The calendar says it’s April. Spring? What Spring??
Hope it’s much sunnier where you are as it’s quite wet and gloomy here. In fact, looking at the 10-days forecast is quite depressing, full of rain/snow mix with temps barely making it out of 50 degrees! 😦
In any case, I didn’t make it to the theaters this weekend. As you know, I’d never go see Evil Dead 2 even if someone paid me! So here are what I saw this weekend:
The Secret of Kells (2009)
For some reason this Irish-French-Belgian animated feature eluded me, even though it was one of the Best Animated Feature nominees in 2010. It definitely deserves such kudos!
Set in the eighth century, this film is a fictionalized account of the creation of the Book of Kells, the illustrated manuscript of the four Gospels. The story follows 12-year-old Brendan (voice of Evan McGuire) as he battles Vikings and confronts an ancient serpent god on a mission to locate a legendary crystal and complete the mythical Book of Kells.
A rare spiritually-tinged animated feature that’s rich in Celtic mythology and folklore. It’s so beautifully-crafted and instantly involving that within seconds I was whisked away into Brendan’s world. I love the flat look of the hand-drawn animation, somehow it adds to its ethereal quality. After having seen the more slick animated features with all the bells and whistles, it’s actually refreshing to see the simplicity of this feature, it’s just mesmerizing and beautiful to behold. Some of the drawings are as intricate as churches’ stained glass windows, which is appropriate given the subject matter.
Brendan lives a sheltered life, forbidden by his uncle, Abbot Cellach (voiced by Brendan Gleeson) to go outside the gateway. But when he secretly sneaks into the forest to look for gall nuts to make ink, that’s when his adventure begins. There he meets Aisling (pronounced like Ashley), a fairy of sort who’s able to take many forms. She’s ever so cute and bewitching, and their friendship is sweet and lovely. The story at times descend into surreal, even abstract form, and though I don’t always understand the details of what’s happening, I still enjoyed the ride. The Celtic music has a transcendental quality about it, especially the Aisling song “You must go where I cannot…” composed by Bruno Coulais.
There are some tense and perhaps even terrifying moments that might scare off the very young ones though, the black and red color schemes during the attack scenes conveys the darkness of the moment. I love that this film is not just beautiful to look at but it also speaks about an inspiring message of devotion, bravery, sacrifice and forgiveness. If you’re in the mood for a charming animated feature hat carries a deeper meaning than what’s typically offered in this genre, definitely give this one a shot. It’s available on Netflix Streaming too!
4.5 out of 5 reels
Since Sunday was Russell Crowe’s birthday, I thought it was time for another Gladiator re-watch.

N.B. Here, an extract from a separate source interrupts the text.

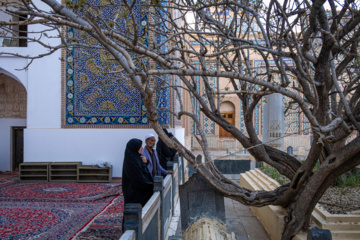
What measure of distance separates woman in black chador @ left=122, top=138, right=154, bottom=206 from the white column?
464 centimetres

I’m still as enamored by this film as I did the first time I saw it over a decade ago. I’ve written all kinds of posts on this, including this essay on how this film launched thousands of imitation (part of the Movies that made going to the movies suck blog-a-thon). But even with countless Gladiator wanna-be out there, there is still nothing quite like the story of the wronged Roman General Maximus.
There are sooo many memorable scenes in this film, and certainly the one where Maximus revealed his identity to Commodus rates high up there. It stands as one of those scenes I could watch over and over again. But upon my nth re-watch, this scene after Maximus survived a particularly gruesome game with the tigers that’s been *arranged* specifically by Commodus is down-right heart-wrenching.
Time for honoring yourself will soon be at an end… your Highness.
Crowe’s expression as he uttered the line, his voice almost crumbling as he used every bit of willpower from ripping Commodus apart… it moved me to tears every time.
Well, what did you see this weekend? Anything good?